**Dataset excerpts**:
———

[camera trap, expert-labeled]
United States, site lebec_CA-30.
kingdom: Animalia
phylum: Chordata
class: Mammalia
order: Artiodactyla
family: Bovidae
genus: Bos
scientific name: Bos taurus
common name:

———

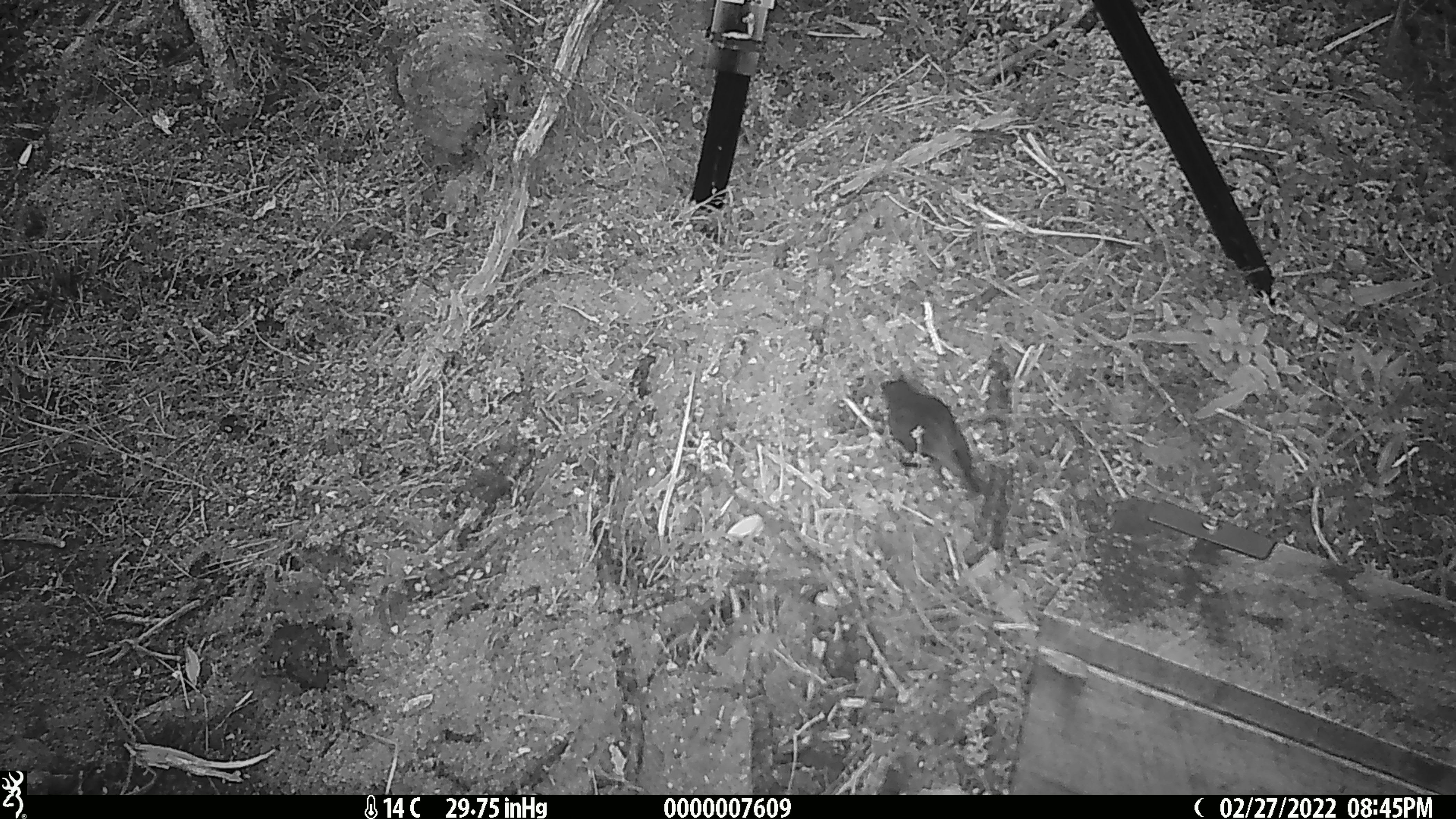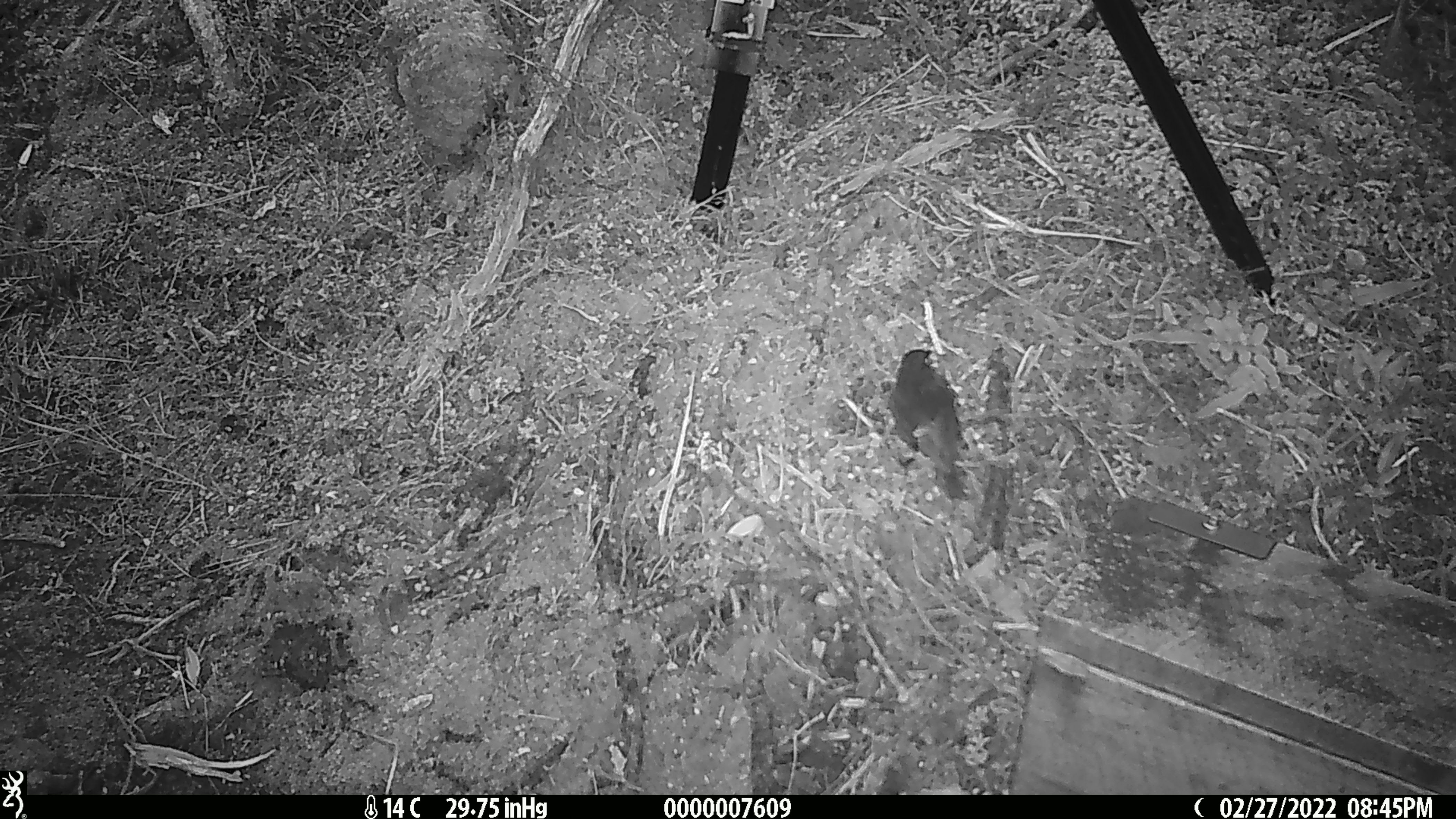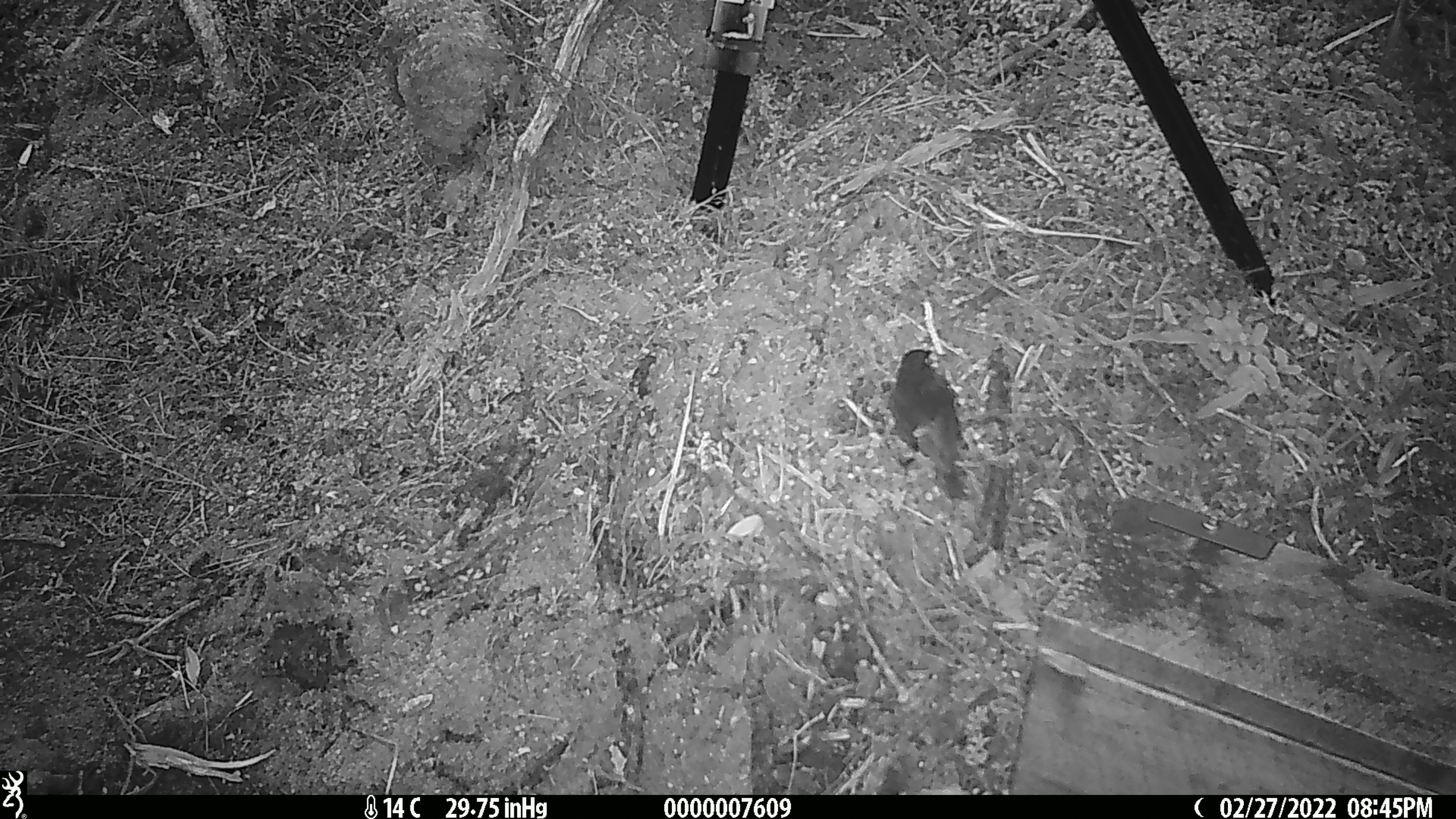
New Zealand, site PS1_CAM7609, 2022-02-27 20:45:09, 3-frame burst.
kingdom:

———

**What the task requires**:
Look through the preceding entries for the word "site". Report how many lines hold it, and only that number.

**Result**:
2